Wenn der Code oben richtig ist wüsste ich nicht wo ich die Daten sonst lösche.
Es wird übrigens nicht beim Beenden gelöscht, sondern wenn ich eine neue Abfrage (from) starte.


----------



## Gelöschtes Mitglied 5909 (1. Jun 2010)

Notiz am Rande: 

Wieso machst du bei einem Select eine Transaktion auf?

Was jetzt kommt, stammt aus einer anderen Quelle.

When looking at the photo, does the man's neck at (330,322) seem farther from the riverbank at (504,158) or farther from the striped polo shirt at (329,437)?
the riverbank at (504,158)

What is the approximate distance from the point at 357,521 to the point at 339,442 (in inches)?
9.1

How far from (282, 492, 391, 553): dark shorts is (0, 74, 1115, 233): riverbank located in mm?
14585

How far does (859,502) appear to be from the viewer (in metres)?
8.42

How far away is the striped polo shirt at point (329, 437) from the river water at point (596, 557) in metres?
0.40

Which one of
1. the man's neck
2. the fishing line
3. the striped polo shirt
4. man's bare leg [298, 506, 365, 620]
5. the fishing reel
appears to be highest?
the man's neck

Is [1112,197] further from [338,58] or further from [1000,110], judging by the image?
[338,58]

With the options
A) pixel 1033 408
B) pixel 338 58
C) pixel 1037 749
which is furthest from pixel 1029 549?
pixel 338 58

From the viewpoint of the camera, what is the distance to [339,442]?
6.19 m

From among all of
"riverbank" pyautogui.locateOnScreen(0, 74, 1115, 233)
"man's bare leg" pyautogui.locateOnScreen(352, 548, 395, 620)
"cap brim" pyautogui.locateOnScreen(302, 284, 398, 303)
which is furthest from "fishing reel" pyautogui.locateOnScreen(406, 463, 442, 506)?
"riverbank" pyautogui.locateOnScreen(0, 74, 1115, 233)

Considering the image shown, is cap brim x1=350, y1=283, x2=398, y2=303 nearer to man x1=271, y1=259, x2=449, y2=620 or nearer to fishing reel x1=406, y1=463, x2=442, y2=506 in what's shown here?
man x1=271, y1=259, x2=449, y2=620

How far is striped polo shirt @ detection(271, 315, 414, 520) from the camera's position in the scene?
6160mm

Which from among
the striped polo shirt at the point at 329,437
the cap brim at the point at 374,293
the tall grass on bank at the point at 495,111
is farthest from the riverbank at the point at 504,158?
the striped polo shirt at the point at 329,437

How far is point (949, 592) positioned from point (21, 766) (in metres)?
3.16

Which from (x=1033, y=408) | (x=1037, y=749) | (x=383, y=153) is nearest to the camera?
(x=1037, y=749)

Das hat mit Java nix zu tun


----------



## Donke5 (1. Jun 2010)

raiL hat gesagt.:


> Notiz am Rande:
> 
> Wieso machst du bei einem Select eine Transaktion auf?
> 
> Das hat mit Java nix zu tun



Hmm keine Ahnung. Das Thema mit den Transaktionen und Sessions hab ich eh noch nicht so richtig verstanden...
Das Problem ist, dass ich vor 2 Monaten in der Vorlesung ohne Programmiererfahrung mit Java angefangen habe. 
Und da wir jede Woche eine Aufgabe machen müssen muss ich schauen, dass ich die zeitlich auf die Reihe bekomme.
Meiner Meinung nach zieht das Niveau so schnell an, da habe ich einfach nicht die Zeit dazu mich immer gut in ein Thema einzuarbeiten.
Bei dem Hibernate-Thema z.B. habe ich einfach ein Hibernate-Tut genommen und es für meinen Bedarf umgebaut.
Jedenfalls habe ich das Probiert.
Deswegen: Ich probiere mich ohne viel Hintergrundwissen an dem Thema... 
Am Sonntagabend wartet ja schon das nächste...


----------



## Gelöschtes Mitglied 5909 (1. Jun 2010)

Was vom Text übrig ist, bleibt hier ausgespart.